Yes meet the all-new brave generation of young toddlers that have absolutely no choice at all but to fall in line and go to a school where they will learn skills that their parents couldn’t possibly teach them. Skills that purportedly teach them all it takes to be a brilliant at math, academically sound and yes not to forget, great at inter-personal relationships too!
A charmed life indeed! A great way to begin in a world that just gets fiercely competitive by the day, isn’t it? Or well, maybe on second thoughts, it is just a case of parents being too busy with their personal lives and that’s where this entire pre-school trend has spawned from?
Go on take our money and while you are at it wash away some of the guilt! And tell us what we want to hear! Hey after all you are indeed giving your child the best possible expensive preschool in town, aren’t you? Sure he/she is going to turn out all right since they have a syllabus built along what has worked brilliantly well in the most of US of A and better part of Europe, so no reason why it shouldn’t work on your brat.

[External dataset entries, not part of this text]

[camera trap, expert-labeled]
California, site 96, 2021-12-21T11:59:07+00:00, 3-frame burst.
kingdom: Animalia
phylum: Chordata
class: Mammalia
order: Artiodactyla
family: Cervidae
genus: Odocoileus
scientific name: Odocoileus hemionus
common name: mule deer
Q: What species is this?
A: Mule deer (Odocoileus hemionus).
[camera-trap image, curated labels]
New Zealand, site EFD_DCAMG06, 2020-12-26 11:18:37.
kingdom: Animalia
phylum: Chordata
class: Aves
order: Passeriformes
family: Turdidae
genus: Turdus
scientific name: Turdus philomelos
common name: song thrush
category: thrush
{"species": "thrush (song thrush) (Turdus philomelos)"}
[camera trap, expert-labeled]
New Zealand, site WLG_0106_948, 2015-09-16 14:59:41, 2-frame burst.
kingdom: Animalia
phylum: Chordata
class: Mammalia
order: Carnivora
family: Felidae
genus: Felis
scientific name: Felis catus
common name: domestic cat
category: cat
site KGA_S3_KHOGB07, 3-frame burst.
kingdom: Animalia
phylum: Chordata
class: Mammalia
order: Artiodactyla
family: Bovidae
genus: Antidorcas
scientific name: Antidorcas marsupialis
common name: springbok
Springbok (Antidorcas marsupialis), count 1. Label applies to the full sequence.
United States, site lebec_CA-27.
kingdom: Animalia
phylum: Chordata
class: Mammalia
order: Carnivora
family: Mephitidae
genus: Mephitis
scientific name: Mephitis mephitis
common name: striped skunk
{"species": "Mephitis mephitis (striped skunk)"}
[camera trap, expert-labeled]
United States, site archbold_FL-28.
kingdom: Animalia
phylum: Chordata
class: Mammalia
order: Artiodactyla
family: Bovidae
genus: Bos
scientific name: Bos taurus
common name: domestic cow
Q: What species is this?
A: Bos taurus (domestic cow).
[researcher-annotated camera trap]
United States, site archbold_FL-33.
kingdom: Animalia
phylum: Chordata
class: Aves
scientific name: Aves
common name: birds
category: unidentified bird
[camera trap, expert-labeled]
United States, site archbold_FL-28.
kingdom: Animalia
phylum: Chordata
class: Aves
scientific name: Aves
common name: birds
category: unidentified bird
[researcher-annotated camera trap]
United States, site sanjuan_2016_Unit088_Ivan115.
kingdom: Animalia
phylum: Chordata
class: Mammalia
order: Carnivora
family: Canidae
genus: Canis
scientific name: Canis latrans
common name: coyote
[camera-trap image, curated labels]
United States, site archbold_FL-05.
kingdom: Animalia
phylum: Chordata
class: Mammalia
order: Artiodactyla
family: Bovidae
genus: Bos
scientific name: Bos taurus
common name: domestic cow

Sorry for the hardline stance on this one, but really there is no real evidence that Preschool confers any of the benefits that such schools claim to bring about in children about 3-4 years of age i.e. the pre-kindergarteners. The entire Preschool phenomenon is a subject of controversy the world over.
There are parents who will gladly pay the asking price for pre-school but is it really necessary?
According to changing trends the world over with nuclear families and double incomes and high divorce rates and single motherhood preschool does seem to have its place. It must have begun as someone’s idea of a day care crèche with educational benefits and the trend caught on. Opinions can be sharply divided in terms of the efficacy of preschools as veritable guardians of the children entrusted to their care.
Quoting Todd Grindal, an education expert at the Harvard Graduate School of Education – “Children need to develop a healthy and strong brain architecture,” says. “The experiences kids have in the early years have profound effects on their futures,” he says. Considering a child’s brain grows to 90 percent of its adult size by age five, the first few years are critical.
Preschool is necessary for the following:
Academic Achievement: Studies show that the benefits of preschool include overall academic achievement and school success, less grade repetition and special education and increased high school graduation rates. According to Barnett, high-quality preschool programs benefit children from middle-income families as well as from low-income families.
School Readiness: “A number of large-scale studies demonstrate that participation in high-quality, center-based pre-K programs positively influences all children’s kindergarten readiness,” says Barnett. “Positive impacts include gains in achievement test scores, including early literacy and math skills, as well as improvements in social and emotional development.”
Social/Emotional Development: Nobel Laureate James Heckman, an economist at the University of Chicago, has noted that the long-term impacts of early education on social and emotional development – the skills that allow people to interact appropriately and effectively with others – may be the most important takeaways from preschool.
Social Progress: Heckman’s research indicates a 7-10 percent annual return on investment in high-quality preschool, an ROI which has recently gained attention due to Obama’s State of the Union address. Heckman argues that preschool is the time to teach kids the ‘soft skills’ (like focusing, keeping an open mind and controlling their tempers) they’ll eventually need to succeed in the job market.
As opinion polls and research prompted NIEER Research University to publish a paper absolutely debunking the above stated myths of preschool.